Given records —
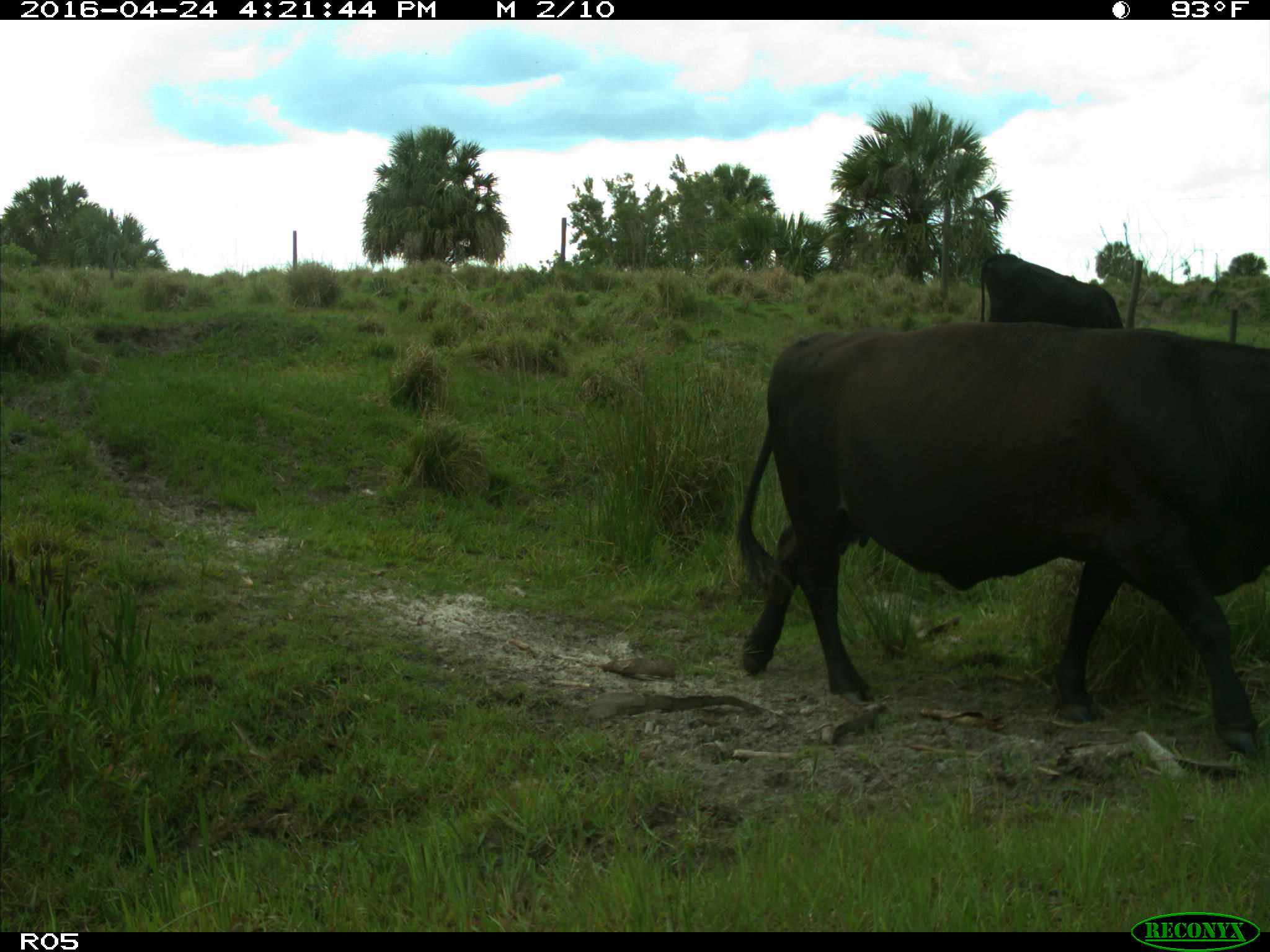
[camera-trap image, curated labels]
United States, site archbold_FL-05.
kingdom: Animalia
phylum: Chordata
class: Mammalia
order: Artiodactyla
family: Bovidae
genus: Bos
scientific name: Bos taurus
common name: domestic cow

==

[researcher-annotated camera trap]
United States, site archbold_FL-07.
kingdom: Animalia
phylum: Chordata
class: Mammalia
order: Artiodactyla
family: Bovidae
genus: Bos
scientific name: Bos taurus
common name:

Goal of the exercise —
The lines to return are those with the string "trap" in them; copy each from the entries above.

Response area —
[camera-trap image, curated labels]
[researcher-annotated camera trap]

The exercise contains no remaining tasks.